AngieMD2007

what happens when an overworked, undersexed, recovering nerd single mom goes to medical school? watch me attempt to keep my sanity and raise a productive member of society at the same time! what fun!

Sunday, October 28, 2007

Been gone too long

I have been away from my blog for far too long. I guess I really don't have any excuse for it.

There has been a lot of shit that has happened in the past year since I've written. It's gonna take some time to explain it all, so I'll have to do it over a period of time.

When I last wrote, I was living at home due to an illness. I ended up having to have "exploratory" surgery (meaning that they have no fuckin' idea what's going on, but they're gonna cut you up and take a look). It was this illness/surgery that required me to take a leave of absence from Medical School.

Unfortunately, I just never went back to school.

I know, I know, I'm a stupid bitch. Who leaves Medical School on GOOD terms and doesn't go back. Of course now, most of my friends graduated in June of 2007 (hence my screen name...I was supposed to graduate WITH them), and are all in residency. I'm the fuckin' dummy who is just working as a teacher.

Don't get me wrong, teaching is a very rewarding career. My bills are paid, I'm no longer living at home, and I even have money in the bank. But I am only 1 1/2 years away from being a doctor.

Besides the fact that kids these days are not the kids that we were when we were growing up. I teach middle school (6th-8th grade) and so far I have had TWO pregnant students. They sing sexually charged lyrics like that new song "Bed" by J. Holliday. They all have Razr phones and some even have tattoos. They are rude as hell, and every day I get into a shouting match with one of them. I have to act like a str8-BITCH to get any respect from them. But for some reason, they do respect me. My guess is they don't get much discipline at home, and when I put them in line, then they like me. Weird logic, I know!! But by the end of the day, I am just physically drained!

All of this bullshit, and I could have been a fuckin' DOCTOR by now!! I feel so stupid right now I could kick my OWN ass.

So of course, there's the situation of my best guy friend, and the boyfriend MJ, that needs to be addressed.

Best guy friend (BGF) and I are still not on good terms since he tried to tell me what I could do and could not with my own pussy. If we see each other in passing, we speak. But that is about it. I see his teenage kids all the time, and they do not speak. It's sad because we used to be so close. But I guess that is life. Sometimes people grow apart....even as friends.

After 2 1/2years, MJ and I are no more. We broke up last week. It was definitely for the best. It's hard to describe it, but I feel like he just wasn't as supportive as he could have been. He never really encouraged me to follow my dreams or go back to school.

He is/was (or whatever because he still exists, even though WE don't as a couple) very complacent. The way he lives is just peachy-keen with him. He has no ambitions, no dreams, no drive (and a small dick to boot - ha ha!) He was born in Smalltown, lives in Smalltown, and will probably die in Smalltown. Fuck THAT!

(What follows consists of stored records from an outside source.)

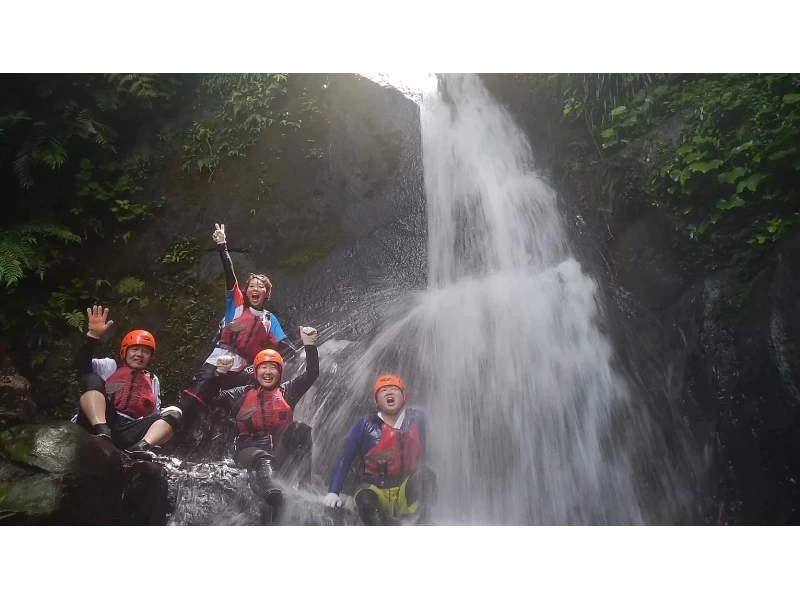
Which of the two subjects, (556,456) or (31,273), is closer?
(556,456)

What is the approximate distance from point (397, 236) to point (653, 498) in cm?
199

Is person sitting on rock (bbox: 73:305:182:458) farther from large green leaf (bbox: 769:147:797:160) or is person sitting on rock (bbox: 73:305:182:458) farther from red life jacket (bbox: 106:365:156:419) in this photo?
large green leaf (bbox: 769:147:797:160)

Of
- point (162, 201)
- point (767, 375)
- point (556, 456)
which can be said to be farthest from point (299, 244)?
point (767, 375)

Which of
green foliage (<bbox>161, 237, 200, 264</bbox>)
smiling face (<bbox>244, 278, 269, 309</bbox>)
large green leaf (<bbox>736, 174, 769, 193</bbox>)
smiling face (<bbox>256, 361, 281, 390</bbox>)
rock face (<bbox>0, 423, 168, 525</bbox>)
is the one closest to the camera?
rock face (<bbox>0, 423, 168, 525</bbox>)

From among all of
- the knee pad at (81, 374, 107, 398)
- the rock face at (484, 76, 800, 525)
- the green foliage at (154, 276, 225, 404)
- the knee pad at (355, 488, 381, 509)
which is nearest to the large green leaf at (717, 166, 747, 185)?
the rock face at (484, 76, 800, 525)

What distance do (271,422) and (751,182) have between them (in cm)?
293

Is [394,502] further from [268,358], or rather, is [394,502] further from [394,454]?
[268,358]

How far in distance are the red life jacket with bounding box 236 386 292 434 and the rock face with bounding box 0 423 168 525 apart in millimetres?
526

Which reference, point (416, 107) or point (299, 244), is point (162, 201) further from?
point (416, 107)

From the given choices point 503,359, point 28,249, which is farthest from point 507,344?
point 28,249

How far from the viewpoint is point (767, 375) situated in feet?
9.75

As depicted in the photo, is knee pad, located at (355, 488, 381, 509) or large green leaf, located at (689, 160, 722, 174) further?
large green leaf, located at (689, 160, 722, 174)

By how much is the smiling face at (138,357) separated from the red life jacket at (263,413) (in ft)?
2.04

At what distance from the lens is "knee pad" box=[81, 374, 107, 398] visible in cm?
314
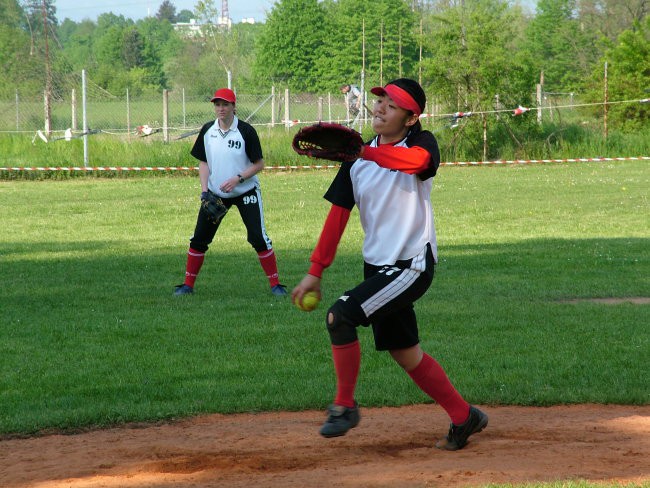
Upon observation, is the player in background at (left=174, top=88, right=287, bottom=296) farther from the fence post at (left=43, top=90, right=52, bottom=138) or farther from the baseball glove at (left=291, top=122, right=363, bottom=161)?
the fence post at (left=43, top=90, right=52, bottom=138)

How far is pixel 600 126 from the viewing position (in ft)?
113

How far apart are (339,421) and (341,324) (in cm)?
50

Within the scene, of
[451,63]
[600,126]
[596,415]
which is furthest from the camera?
[600,126]

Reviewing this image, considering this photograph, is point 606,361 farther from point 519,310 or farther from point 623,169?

There are no opportunities here. No colleges, no trade schools, no industries, nada. Just a bunch of people who get off on fucking each other and other peoples' men, women, or both. I just stayed to myself and MJ and I didn't really socialize with anyone because I don't get down like that.

I just know that I need to start making plans to move. There's nothing here in Smalltown for me. I want to go to Atlanta so I can go back to Med School. Since I never went back to my school, they pretty much "administratively" dismissed me. So transferring to another school shouldn't be a problem. My grades were decent and I don't owe them any money or anything like that.

One of my homegirls from HU lives in the ATL, and she loves it. So we'll see if it will be right for me. Besides, there are several Med Schools and plenty of hospitals for me to do my thang.

I'll discuss the gritty MJ break-up details later. It's still a little painful, but every day it gets a little easier. Another few weeks, and I'll be laughing about it - lol!!